### Отрывок документа
==================================================

Хозяев, кстати, было двое: братья Кропачевы Петр Федорович и Карп Федорович. У Петра пятеро детей, все учились в Нерчинске в гимназии, а у Карпа детей не было, и выпивать он любил подходяще. Отец их Федор был еще живой, ходил с палочкой, Никифор Подойницын звал его при разговоре барином. В свое время Федор Кропачев был горно-статским советником кабинета Его Величества и получал теперь пенсию от кабинета 100 рублей каждый месяц.
Кроме нас уже работали китайцы — 120 человек, 10 артелей по 15 и 12 человек.
В нашу артель тоже набралось 12 человек. На второй день мы вышли на работу и начали срывать торф. Сверху была тундра: немного дерн, а дальше шел плывун. Били кайлами вручную. Я и еще один молодой солдат Курской губернии, недавно уволенный с армии, звали его Николаем, стали тачки гонять по деревянным настилам из досок, отвозить грунт в сторону метров за 50.

==================================================

### Поставленная задача A
Преобразуйте строки, начиная со строки, где есть «Between these two, (x=148, y=285)», и заканчивая последней из строк, в JSON-список строк, по одной на каждую строку. Пустые строки пропустите.
Отрывок и строки взяты из разных источников.

==================================================

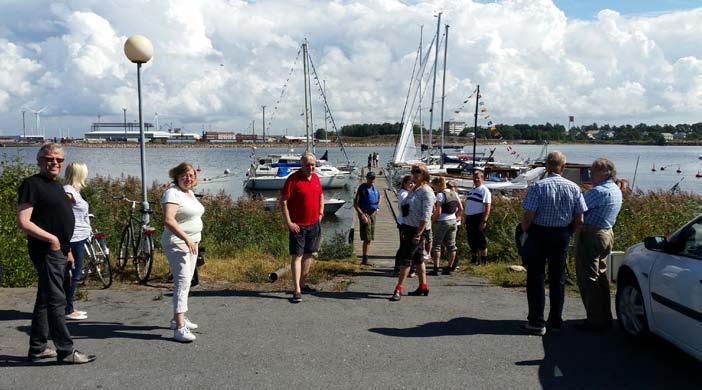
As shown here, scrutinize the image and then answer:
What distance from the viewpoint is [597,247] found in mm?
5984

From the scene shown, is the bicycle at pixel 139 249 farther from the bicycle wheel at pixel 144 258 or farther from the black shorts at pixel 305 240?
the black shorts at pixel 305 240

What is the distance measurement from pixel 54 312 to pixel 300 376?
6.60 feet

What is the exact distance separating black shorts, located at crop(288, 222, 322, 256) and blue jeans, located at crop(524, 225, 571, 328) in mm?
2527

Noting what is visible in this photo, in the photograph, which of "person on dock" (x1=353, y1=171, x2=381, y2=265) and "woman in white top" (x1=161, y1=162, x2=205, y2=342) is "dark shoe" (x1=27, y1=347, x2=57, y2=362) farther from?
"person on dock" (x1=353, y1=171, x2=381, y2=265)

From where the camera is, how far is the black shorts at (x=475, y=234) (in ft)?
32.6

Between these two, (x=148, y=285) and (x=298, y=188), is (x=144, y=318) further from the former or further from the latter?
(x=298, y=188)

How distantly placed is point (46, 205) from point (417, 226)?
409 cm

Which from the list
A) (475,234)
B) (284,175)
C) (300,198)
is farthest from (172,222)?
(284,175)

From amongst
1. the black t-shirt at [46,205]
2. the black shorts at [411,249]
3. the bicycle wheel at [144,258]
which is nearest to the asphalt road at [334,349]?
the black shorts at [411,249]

==================================================

### Поставленная задача B
Пожалуйста, перепишите дословно часть отрывка, начиная со слов «В нашу артель» и заканчивая словами «метров за 50.».

### Полный ответ A
[
  "Between these two, (x=148, y=285) and (x=298, y=188), is (x=144, y=318) further from the former or further from the latter?",
  "(x=298, y=188)",
  "How distantly placed is point (46, 205) from point (417, 226)?",
  "409 cm",
  "Which from the list",
  "A) (475,234)",
  "B) (284,175)",
  "C) (300,198)",
  "is farthest from (172,222)?",
  "(284,175)",
  "From amongst",
  "1. the black t-shirt at [46,205]",
  "2. the black shorts at [411,249]",
  "3. the bicycle wheel at [144,258]",
  "which is nearest to the asphalt road at [334,349]?",
  "the black shorts at [411,249]"
]

### Полный ответ B
В нашу артель тоже набралось 12 человек. На второй день мы вышли на работу и начали срывать торф. Сверху была тундра: немного дерн, а дальше шел плывун. Били кайлами вручную. Я и еще один молодой солдат Курской губернии, недавно уволенный с армии, звали его Николаем, стали тачки гонять по деревянным настилам из досок, отвозить грунт в сторону метров за 50.